## What this task involves
Your task is to output the listing word for word, with pictures excluded.

-- Start Supplied material --

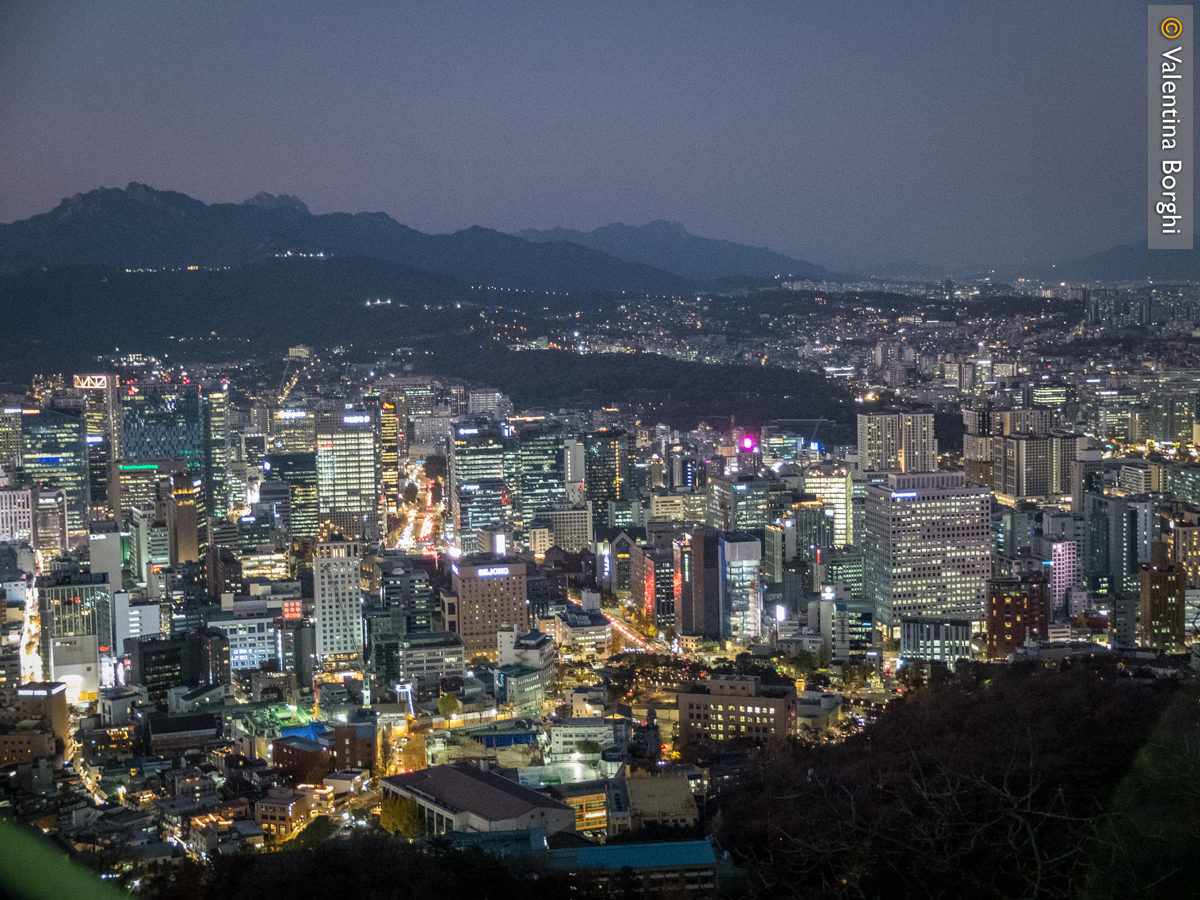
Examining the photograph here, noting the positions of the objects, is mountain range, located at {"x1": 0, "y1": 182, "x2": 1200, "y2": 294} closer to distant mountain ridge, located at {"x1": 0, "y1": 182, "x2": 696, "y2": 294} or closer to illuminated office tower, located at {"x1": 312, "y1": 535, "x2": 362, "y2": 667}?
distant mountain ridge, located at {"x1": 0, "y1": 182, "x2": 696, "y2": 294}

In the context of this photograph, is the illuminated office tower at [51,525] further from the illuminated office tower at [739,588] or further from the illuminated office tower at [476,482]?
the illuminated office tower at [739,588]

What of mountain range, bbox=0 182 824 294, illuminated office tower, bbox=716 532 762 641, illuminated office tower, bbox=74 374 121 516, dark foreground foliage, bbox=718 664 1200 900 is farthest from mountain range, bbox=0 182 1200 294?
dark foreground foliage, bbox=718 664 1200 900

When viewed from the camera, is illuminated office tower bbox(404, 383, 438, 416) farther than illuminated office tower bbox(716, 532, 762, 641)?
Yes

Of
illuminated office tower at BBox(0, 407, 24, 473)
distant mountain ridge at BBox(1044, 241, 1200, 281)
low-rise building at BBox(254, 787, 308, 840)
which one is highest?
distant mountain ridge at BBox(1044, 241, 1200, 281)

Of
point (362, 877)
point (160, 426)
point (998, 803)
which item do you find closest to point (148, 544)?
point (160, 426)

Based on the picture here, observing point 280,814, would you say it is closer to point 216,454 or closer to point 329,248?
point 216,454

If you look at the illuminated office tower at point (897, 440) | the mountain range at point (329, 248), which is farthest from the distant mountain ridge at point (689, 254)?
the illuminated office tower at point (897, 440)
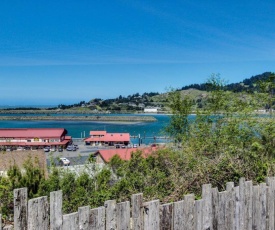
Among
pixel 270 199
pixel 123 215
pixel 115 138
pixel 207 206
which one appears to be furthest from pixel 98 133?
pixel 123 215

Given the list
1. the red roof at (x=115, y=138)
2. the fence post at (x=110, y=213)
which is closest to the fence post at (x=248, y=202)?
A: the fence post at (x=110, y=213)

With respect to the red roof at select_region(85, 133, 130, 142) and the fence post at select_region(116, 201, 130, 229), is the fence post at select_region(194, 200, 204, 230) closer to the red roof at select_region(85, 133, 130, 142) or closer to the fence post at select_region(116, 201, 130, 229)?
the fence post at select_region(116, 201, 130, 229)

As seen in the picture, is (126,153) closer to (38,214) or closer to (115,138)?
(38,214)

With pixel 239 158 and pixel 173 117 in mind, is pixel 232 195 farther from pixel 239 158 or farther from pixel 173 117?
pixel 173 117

-- End Supplied material --

## Complete response
Examining the photograph here, noting the positions of the objects, is mountain range, located at {"x1": 0, "y1": 182, "x2": 1200, "y2": 294} closer to distant mountain ridge, located at {"x1": 0, "y1": 182, "x2": 696, "y2": 294} or closer to illuminated office tower, located at {"x1": 312, "y1": 535, "x2": 362, "y2": 667}?
distant mountain ridge, located at {"x1": 0, "y1": 182, "x2": 696, "y2": 294}

In the context of this photograph, is the illuminated office tower at [51,525] further from the illuminated office tower at [739,588] or further from the illuminated office tower at [476,482]?
the illuminated office tower at [739,588]

What of mountain range, bbox=0 182 824 294, illuminated office tower, bbox=716 532 762 641, illuminated office tower, bbox=74 374 121 516, dark foreground foliage, bbox=718 664 1200 900 is farthest from mountain range, bbox=0 182 1200 294?
dark foreground foliage, bbox=718 664 1200 900

When viewed from the camera, is illuminated office tower bbox(404, 383, 438, 416) farther than illuminated office tower bbox(716, 532, 762, 641)?
Yes

Of
illuminated office tower at BBox(0, 407, 24, 473)
distant mountain ridge at BBox(1044, 241, 1200, 281)
low-rise building at BBox(254, 787, 308, 840)
which one is highest?
distant mountain ridge at BBox(1044, 241, 1200, 281)

Of
point (362, 877)
point (160, 426)
point (998, 803)
which item do you find closest to point (148, 544)?
point (160, 426)

Based on the picture here, observing point 280,814, would you say it is closer to point 216,454 or closer to point 329,248?
point 216,454

If you look at the illuminated office tower at point (897, 440) | the mountain range at point (329, 248), which is farthest from the distant mountain ridge at point (689, 254)?
the illuminated office tower at point (897, 440)
Among
pixel 270 199
pixel 123 215
pixel 115 138
pixel 207 206
which one appears to be furthest from pixel 98 133?
pixel 123 215

Given the list
1. the red roof at (x=115, y=138)
2. the fence post at (x=110, y=213)
which is closest to the fence post at (x=248, y=202)?
A: the fence post at (x=110, y=213)

With respect to the red roof at select_region(85, 133, 130, 142) and the fence post at select_region(116, 201, 130, 229), is the fence post at select_region(194, 200, 204, 230) closer to the red roof at select_region(85, 133, 130, 142) or closer to the fence post at select_region(116, 201, 130, 229)?
the fence post at select_region(116, 201, 130, 229)

As seen in the picture, is (126,153) closer to (38,214) or closer to (115,138)?
(38,214)

With pixel 239 158 and pixel 173 117 in mind, is pixel 232 195 farther from pixel 239 158 or farther from pixel 173 117?
pixel 173 117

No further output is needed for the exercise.